## TASK INSTRUCTIONS
Only the closing portion of the entries is to be reproduced: the line containing "kingdom: Animalia" through the very last line, exactly as written.
● ● ● ● ●
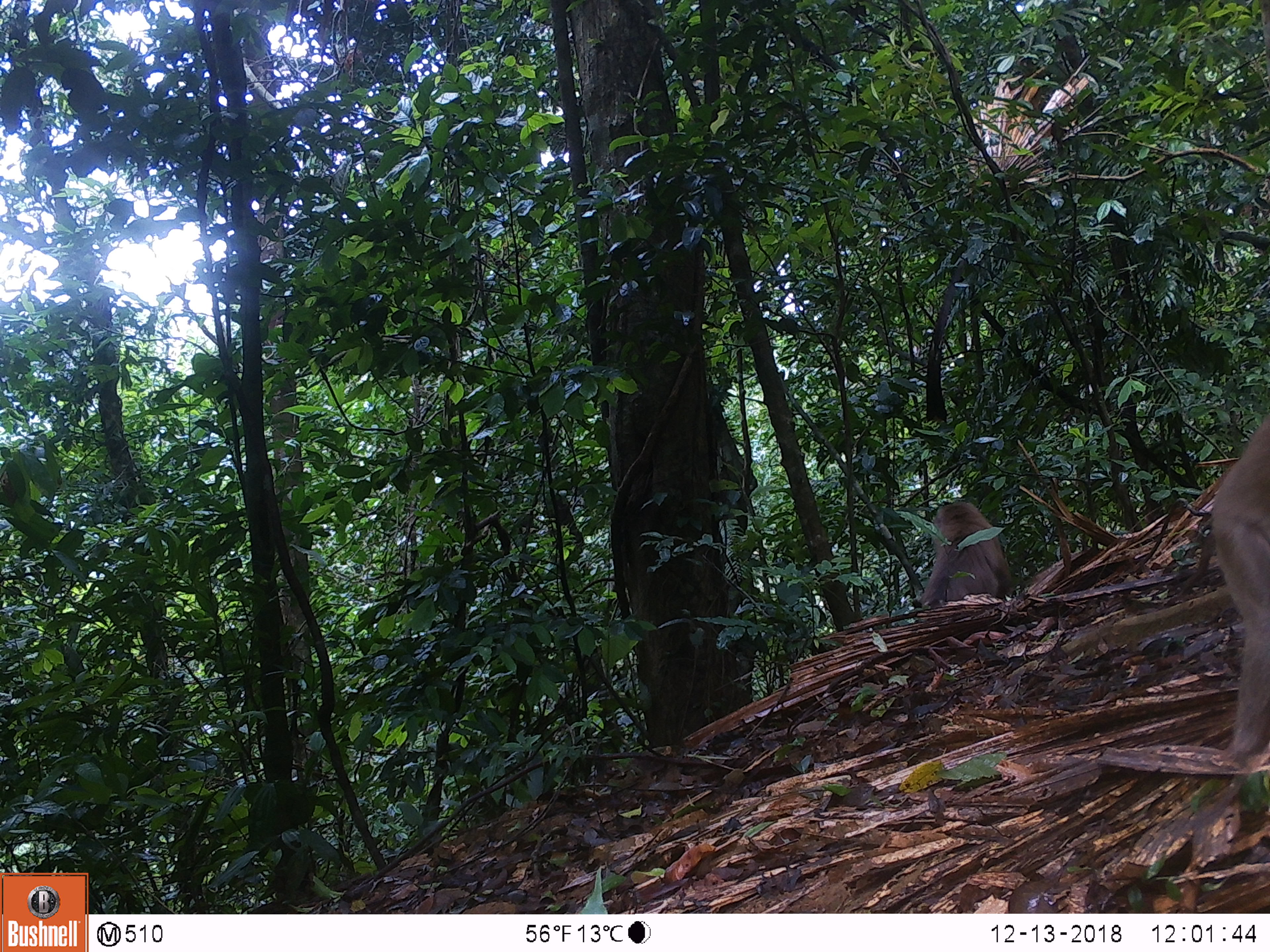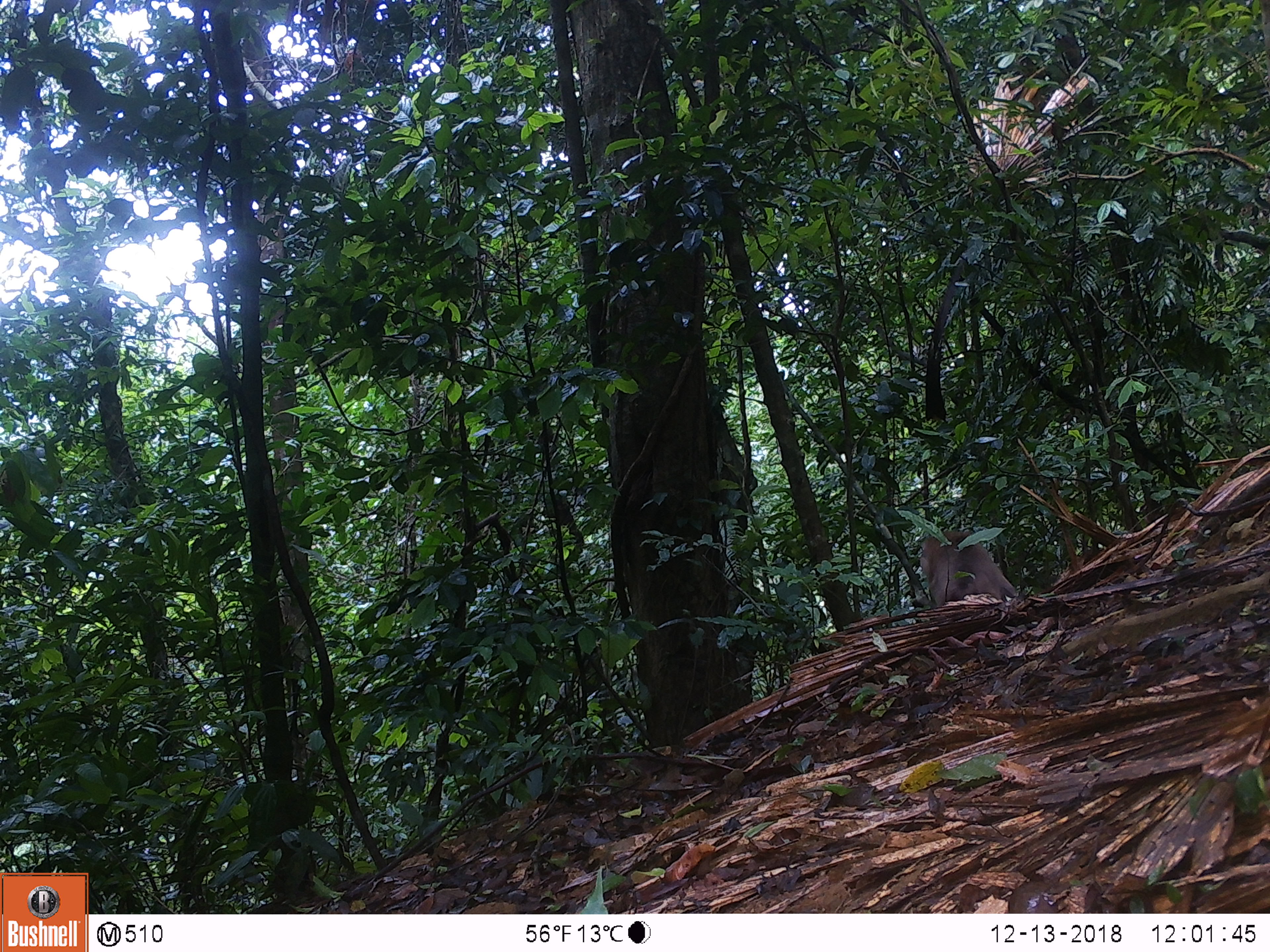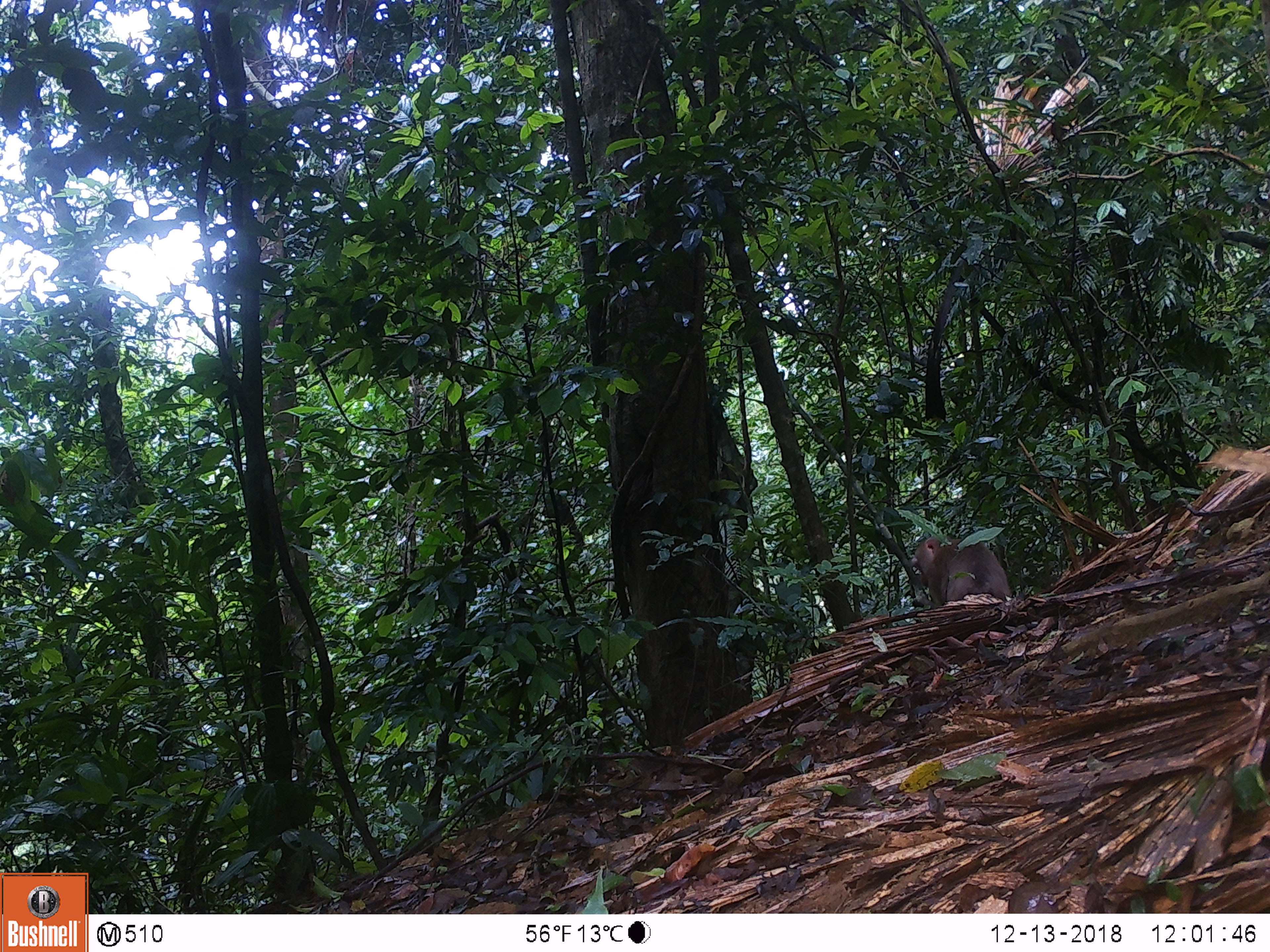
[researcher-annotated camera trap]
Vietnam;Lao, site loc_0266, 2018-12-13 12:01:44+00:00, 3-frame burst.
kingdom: Animalia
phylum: Chordata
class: Mammalia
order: Primates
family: Cercopithecidae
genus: Macaca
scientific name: Macaca nemestrina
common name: pig-tailed macaque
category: pig tailed macaque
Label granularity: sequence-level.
● ● ● ● ●
## OUTPUT OF THE EXERCISE
kingdom: Animalia
phylum: Chordata
class: Mammalia
order: Primates
family: Cercopithecidae
genus: Macaca
scientific name: Macaca nemestrina
common name: pig-tailed macaque
category: pig tailed macaque
Label granularity: sequence-level.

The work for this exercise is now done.